Están escaldadas, aunque no todas. Sin ver las cifras, Elzo apuesta a que esta tendencia de hombres supuestamente inútiles y mujeres que huyen de los juzgados tiene los días contados. «Apuesto a que eso ya no ocurre con la gente más joven». Y acierta. A la hora de darse otra oportunidad, hay un abismo dependiendo de la edad. En resumen, cuando ellas son jóvenes se vuelven a casar más que ellos (hasta un 50% más entre 28 y 35 años) y cuando ellos se hacen mayores se vuelven a calzar la alianza hasta cuatro veces más que ellas, como sucede con los de más de 60 años. ¿Sorpresa? Hasta cierto punto. Para Nuria Chinchilla, la desigualdad tiene una razón lógica: «En un principio parece que las treintañeras con hijos necesitan un padre y un hogar para ellos, y los hombres mayores necesitan una mujer que les lleve la casa», resume.

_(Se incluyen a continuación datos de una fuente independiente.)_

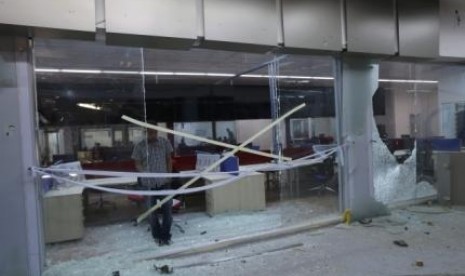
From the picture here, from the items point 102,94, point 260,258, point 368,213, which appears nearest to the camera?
point 260,258

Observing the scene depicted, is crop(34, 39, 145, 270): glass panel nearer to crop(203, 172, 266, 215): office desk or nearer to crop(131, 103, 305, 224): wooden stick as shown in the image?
crop(131, 103, 305, 224): wooden stick

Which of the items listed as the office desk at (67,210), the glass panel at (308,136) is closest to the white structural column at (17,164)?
the office desk at (67,210)

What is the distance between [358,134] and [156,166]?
96.1 inches

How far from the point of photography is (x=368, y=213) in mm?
4402

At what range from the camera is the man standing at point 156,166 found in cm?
353

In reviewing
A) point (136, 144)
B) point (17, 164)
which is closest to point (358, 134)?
point (136, 144)

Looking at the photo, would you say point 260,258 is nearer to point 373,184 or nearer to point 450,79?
point 373,184

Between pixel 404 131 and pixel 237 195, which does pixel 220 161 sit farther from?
pixel 404 131

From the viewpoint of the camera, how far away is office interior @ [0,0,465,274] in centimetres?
288

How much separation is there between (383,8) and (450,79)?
2.18 m

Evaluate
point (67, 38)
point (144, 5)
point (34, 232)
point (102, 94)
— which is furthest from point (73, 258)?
point (144, 5)

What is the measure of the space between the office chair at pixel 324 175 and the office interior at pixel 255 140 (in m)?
0.02

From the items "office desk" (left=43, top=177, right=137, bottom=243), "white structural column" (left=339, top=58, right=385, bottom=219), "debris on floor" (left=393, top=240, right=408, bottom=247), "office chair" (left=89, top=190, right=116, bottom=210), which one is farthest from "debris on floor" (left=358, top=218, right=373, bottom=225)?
"office chair" (left=89, top=190, right=116, bottom=210)

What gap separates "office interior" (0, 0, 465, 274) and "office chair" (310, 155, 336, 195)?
2 cm
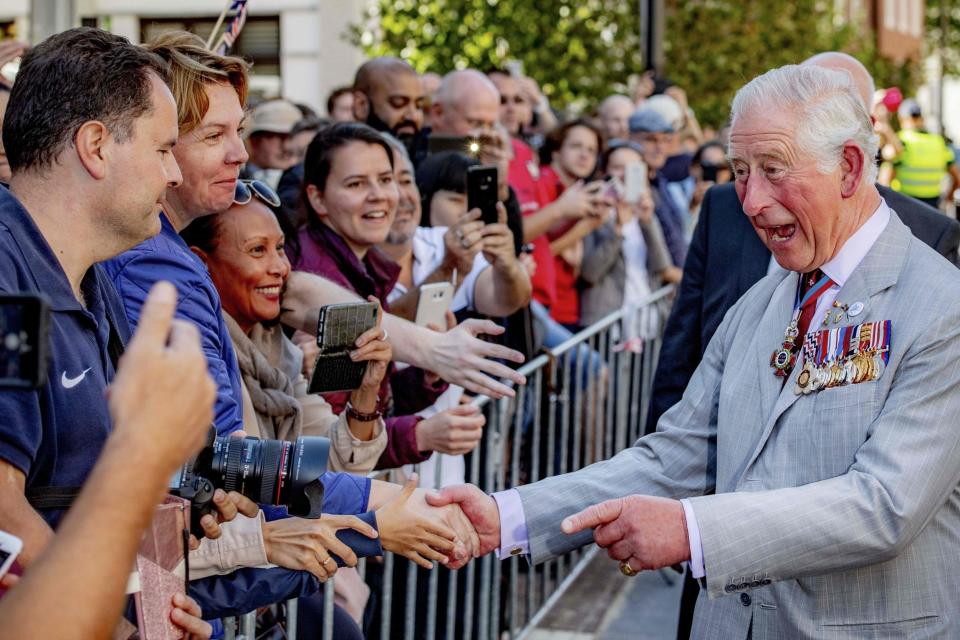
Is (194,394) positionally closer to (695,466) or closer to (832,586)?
(832,586)

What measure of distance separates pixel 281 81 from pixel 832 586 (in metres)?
13.9

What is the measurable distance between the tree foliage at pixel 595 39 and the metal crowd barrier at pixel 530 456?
10.7 ft

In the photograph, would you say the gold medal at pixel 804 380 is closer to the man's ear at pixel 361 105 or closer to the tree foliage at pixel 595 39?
the man's ear at pixel 361 105

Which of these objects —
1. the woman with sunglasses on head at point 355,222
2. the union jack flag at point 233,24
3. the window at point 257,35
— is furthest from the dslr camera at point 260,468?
the window at point 257,35

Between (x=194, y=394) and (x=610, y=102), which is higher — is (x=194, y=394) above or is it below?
below

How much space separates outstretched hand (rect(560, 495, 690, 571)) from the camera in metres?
3.07

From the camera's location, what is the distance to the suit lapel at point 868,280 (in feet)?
10.2

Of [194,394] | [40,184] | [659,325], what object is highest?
[40,184]

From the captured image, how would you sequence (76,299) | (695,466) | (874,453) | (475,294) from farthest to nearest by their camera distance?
(475,294), (695,466), (874,453), (76,299)

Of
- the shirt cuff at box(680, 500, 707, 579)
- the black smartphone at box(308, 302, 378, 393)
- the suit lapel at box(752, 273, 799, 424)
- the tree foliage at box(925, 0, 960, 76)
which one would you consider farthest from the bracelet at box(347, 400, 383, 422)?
the tree foliage at box(925, 0, 960, 76)

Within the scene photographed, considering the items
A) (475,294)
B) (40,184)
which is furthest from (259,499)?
(475,294)

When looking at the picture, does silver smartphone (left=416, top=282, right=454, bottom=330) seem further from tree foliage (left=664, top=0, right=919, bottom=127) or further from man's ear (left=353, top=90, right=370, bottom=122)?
tree foliage (left=664, top=0, right=919, bottom=127)

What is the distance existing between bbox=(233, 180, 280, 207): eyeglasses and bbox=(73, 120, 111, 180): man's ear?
136 centimetres

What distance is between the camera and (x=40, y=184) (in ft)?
8.51
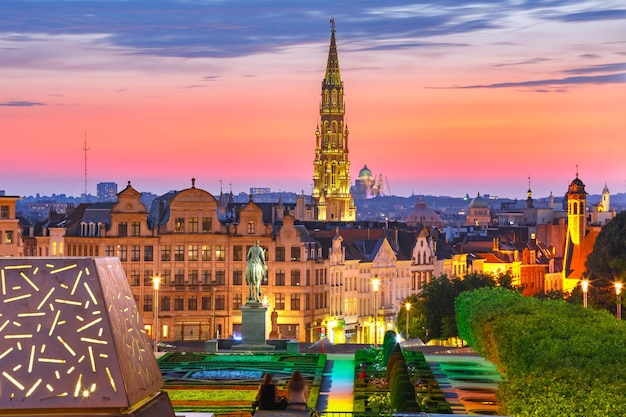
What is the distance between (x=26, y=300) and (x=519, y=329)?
1392 inches

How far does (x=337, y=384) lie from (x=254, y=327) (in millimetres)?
14460

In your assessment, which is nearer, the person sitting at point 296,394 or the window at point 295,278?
the person sitting at point 296,394

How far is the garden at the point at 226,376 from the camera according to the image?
165 feet

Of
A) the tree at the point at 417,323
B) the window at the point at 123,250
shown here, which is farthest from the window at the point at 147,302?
the tree at the point at 417,323

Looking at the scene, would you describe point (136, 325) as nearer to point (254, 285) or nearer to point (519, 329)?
point (519, 329)

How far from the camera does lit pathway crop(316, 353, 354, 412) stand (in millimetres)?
52062

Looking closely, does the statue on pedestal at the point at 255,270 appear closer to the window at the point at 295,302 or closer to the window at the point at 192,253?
the window at the point at 192,253

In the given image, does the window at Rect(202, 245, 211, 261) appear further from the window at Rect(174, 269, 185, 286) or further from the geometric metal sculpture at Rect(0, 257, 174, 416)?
the geometric metal sculpture at Rect(0, 257, 174, 416)

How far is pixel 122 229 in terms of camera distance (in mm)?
118938

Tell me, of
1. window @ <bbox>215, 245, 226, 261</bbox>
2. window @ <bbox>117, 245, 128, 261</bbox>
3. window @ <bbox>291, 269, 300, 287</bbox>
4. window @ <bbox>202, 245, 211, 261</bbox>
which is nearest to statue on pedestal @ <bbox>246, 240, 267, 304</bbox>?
window @ <bbox>117, 245, 128, 261</bbox>

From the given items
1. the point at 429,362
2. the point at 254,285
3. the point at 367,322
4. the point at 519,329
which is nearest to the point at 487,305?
the point at 429,362

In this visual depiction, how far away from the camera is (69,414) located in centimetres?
2227

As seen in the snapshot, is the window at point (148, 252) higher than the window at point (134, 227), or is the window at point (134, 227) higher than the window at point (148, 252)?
the window at point (134, 227)

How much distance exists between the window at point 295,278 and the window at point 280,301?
4.01 ft
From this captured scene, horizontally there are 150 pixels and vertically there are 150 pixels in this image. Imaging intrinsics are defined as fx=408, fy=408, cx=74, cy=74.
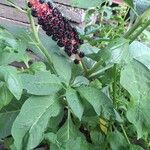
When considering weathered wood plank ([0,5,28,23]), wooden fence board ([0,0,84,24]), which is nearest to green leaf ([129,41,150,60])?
wooden fence board ([0,0,84,24])

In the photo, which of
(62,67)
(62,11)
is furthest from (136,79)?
(62,11)

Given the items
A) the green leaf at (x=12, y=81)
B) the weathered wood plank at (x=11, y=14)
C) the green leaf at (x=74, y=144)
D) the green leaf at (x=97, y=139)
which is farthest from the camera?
the weathered wood plank at (x=11, y=14)

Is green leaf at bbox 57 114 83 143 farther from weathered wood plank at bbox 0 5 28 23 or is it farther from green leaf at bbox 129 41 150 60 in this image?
weathered wood plank at bbox 0 5 28 23

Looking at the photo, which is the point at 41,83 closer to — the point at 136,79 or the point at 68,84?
the point at 68,84

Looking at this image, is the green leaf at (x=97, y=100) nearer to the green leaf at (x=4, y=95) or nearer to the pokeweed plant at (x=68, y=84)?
the pokeweed plant at (x=68, y=84)

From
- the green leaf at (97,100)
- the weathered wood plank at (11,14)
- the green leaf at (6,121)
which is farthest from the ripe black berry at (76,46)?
the weathered wood plank at (11,14)

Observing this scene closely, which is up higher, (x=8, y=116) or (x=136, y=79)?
(x=136, y=79)

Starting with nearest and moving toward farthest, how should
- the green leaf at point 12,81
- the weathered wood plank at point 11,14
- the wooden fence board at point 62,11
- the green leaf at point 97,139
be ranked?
the green leaf at point 12,81 → the green leaf at point 97,139 → the wooden fence board at point 62,11 → the weathered wood plank at point 11,14
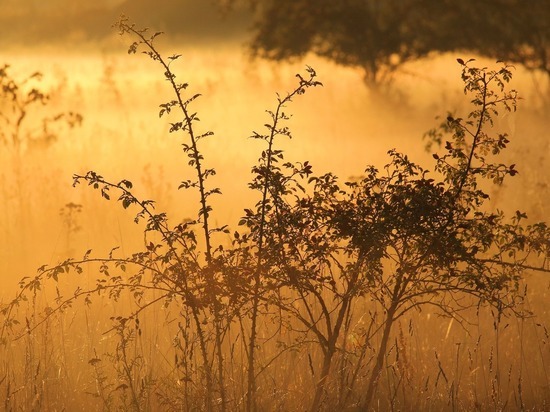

«Cuando son jovencitas y pasan por un desengaño, no se pueden creer que el matrimonio no funcione». Y repiten. Luego entran en juego otros factores relacionados con esas torcidas reglas sociales sobre la moral y la decencia. Esta ley no escrita da su bendición a un hombre de 60 años que se casa con una mujer de 30, pero... ¿y a una de 60 con uno de 30? Ella lo lleva más crudo. También son menores las posibilidades para encontrar pareja de una mujer conforme suma años. Se le pasa el arroz, dicen, mientras los hombres mantienen sus oportunidades sentimentales prácticamente intactas. La abogada Susana Moya es profesora de Derecho y Familia de la UNED, vicepresidenta de los abogados de familia españoles y matrimonialista desde 1978, y en todo ese tiempo ha tratado cientos de casos. Confirma que para ellas «es mucho más difícil acceder a una segunda relación cuando se hacen más mayores. A lo que se suma que la mayoría de las divorciadas gozan de una pensión compensatoria que no quieren perder con un nuevo enlace». Por si fuera poco, hay que añadir niños que en muchos casos no aceptan al nuevo cónyuge. Con este panorama por delante, Moya entiende a muchas divorciadas cuando le confiesan: ‘Yo ya he estado en ese club y no quiero volver’. «Las mujeres son mucho más prácticas que los hombres y se plantean no meterse en un lío con lo bien que están», puntualiza la abogada, que ha llegado a divorciar tres veces a la misma pareja en Madrid.
Luis González es el presidente de la Asociación de Padres Separados de Vizcaya y pone el acento en los hijos de otros matrimonios anteriores. «En los divorcios, las mujeres generalmente se quedan con los niños y se pueden convertir en un lastre porque no aceptan tan fácilmente que su madre se eche novio».